Diverticulitis, Diverticulosis, and Dietary Fiber

Diverticulitis is a medical condition in which there is inflammation of diverticula. The suffix, -itis, means inflammation. But what are diverticula (plural)? A diverticulum (singular) is a small, marble-shaped pouch which projects outward from the wall of the intestine. A diverticulum can develop anywhere in the gastro-intestinal tract, which includes the stomach, small intestine, and large intestine. But diverticula occur most often in the colon, which comprises the majority of the large intestine.

About half of all Americans over the age of 60 and virtually all Americans over the age of 80 have diverticula on their colon. The development of diverticula is the result of eating a low-fiber diet. Insufficient fiber in the diet causes the feces to become hard. The presence of hard feces causes an increase in pressure when the colon contracts in a attempt to move the feces. The increased pressure causes any weak spots in the wall of the colon to bulge outward as small, marble-shaped pouches — diverticula. The term, diverticulosis, simply means a condition in which diverticula are present. But most people with diverticulosis have no symptoms.

Only 10-20 per cent of people with diverticulosis develop diverticulitis — inflammation of the diverticula. In this condition, bits of hard feces become trapped inside the diverticula. As a result, the diverticula become inflamed. This can cause severe abdominal pain, which worsens every time the colon contracts. Ultimately, obstruction of the colon may result. Diverticulitis is one type of inflammatory bowel disease (IBD).

Dietary fiber plays a very important role in preventing the development of diverticula. In those parts of the world where people consume abundant dietary fiber, diverticulosis is rare. Dietary fiber is defined as those components of plants which cannot be broken down by the digestive enzymes released into the gastro-intestinal tract. There are 2 types of dietary fiber — insoluble and soluble. Cellulose and lignin are insoluble fibers which form the supporting structures of plants. Pectins, gums, and mucilages are soluble plant fibers which attract and absorb water to become a gel.

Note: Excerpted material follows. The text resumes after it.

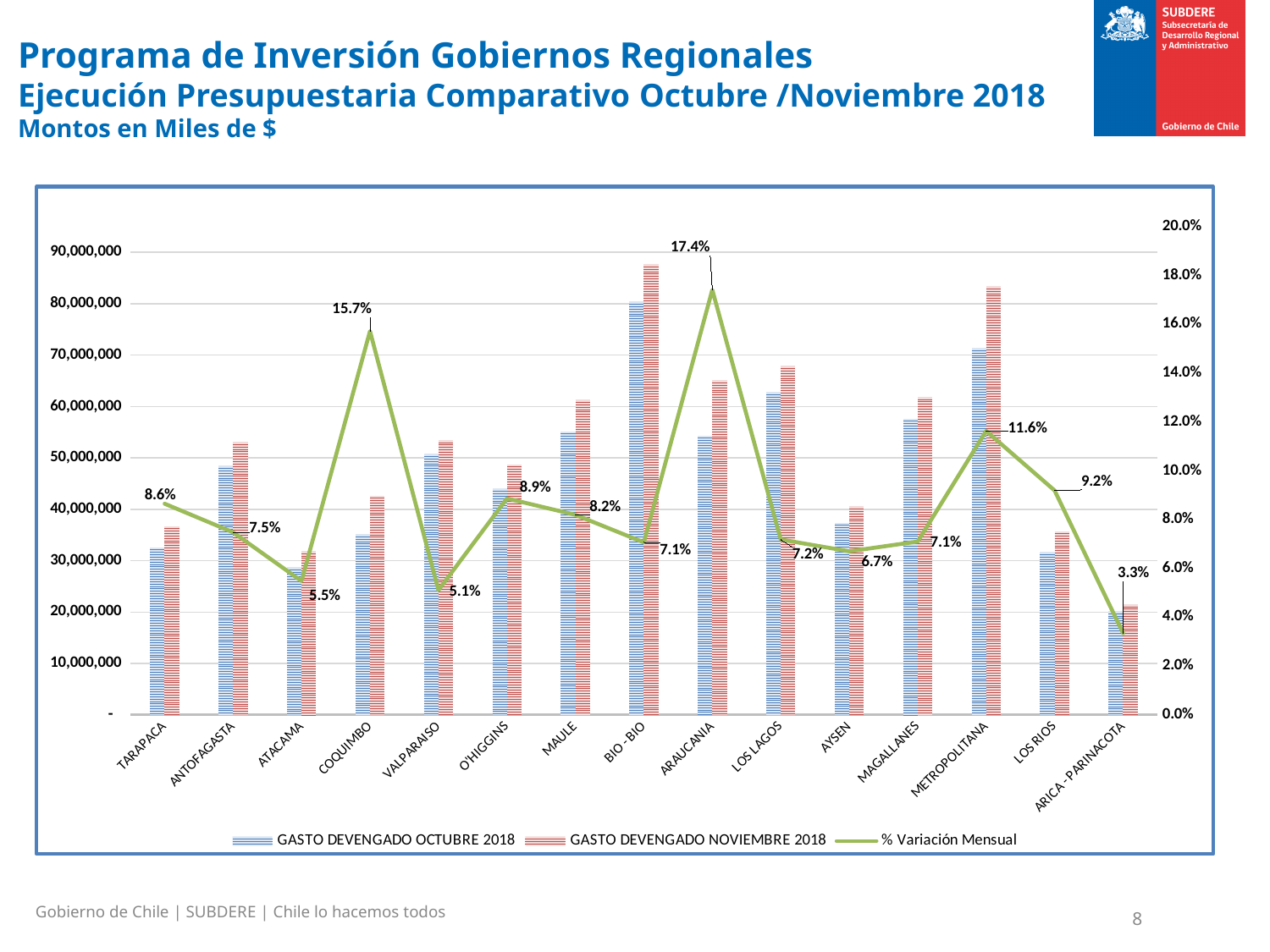
Which has a larger % Variación Mensual, COQUIMBO or METROPOLITANA? COQUIMBO Which region has the highest GASTO DEVENGADO OCTUBRE 2018 bar? BIO-BIO Which region has the highest % Variación Mensual? ARAUCANIA What is the % Variación Mensual value for ARAUCANIA? 17.4% Which region has the lowest % Variación Mensual? ARICA-PARINACOTA What is the % Variación Mensual value for COQUIMBO? 15.7% What is the % Variación Mensual value for ARICA-PARINACOTA? 3.3% How many regions are shown on the x axis? 15 Is the GASTO DEVENGADO OCTUBRE 2018 value for ATACAMA greater or less than 30,000,000? less How many series does the legend list? 3 Is the GASTO DEVENGADO NOVIEMBRE 2018 value for BIO-BIO greater or less than 80,000,000? greater What is the difference in % Variación Mensual between ARAUCANIA and COQUIMBO? 1.7 percentage points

Both types of fiber are important components of the diet. Although they are devoid of any nutritional value, they provide the bulk which is necessary for optimum function of the gastro-intestinal tract. Both the insoluble fibers themselves and the gels formed by the soluble fibers help to keep the feces from hardening. When the diet includes abundant amounts of both types of dietary fiber, the feces cannot become hard enough to cause the development of diverticula. Even after diverticula are present (diverticulosis), the consumption of a high-fiber diet can reduce the likelihood of feces becoming trapped inside the diverticula and causing inflammation (diverticulitis).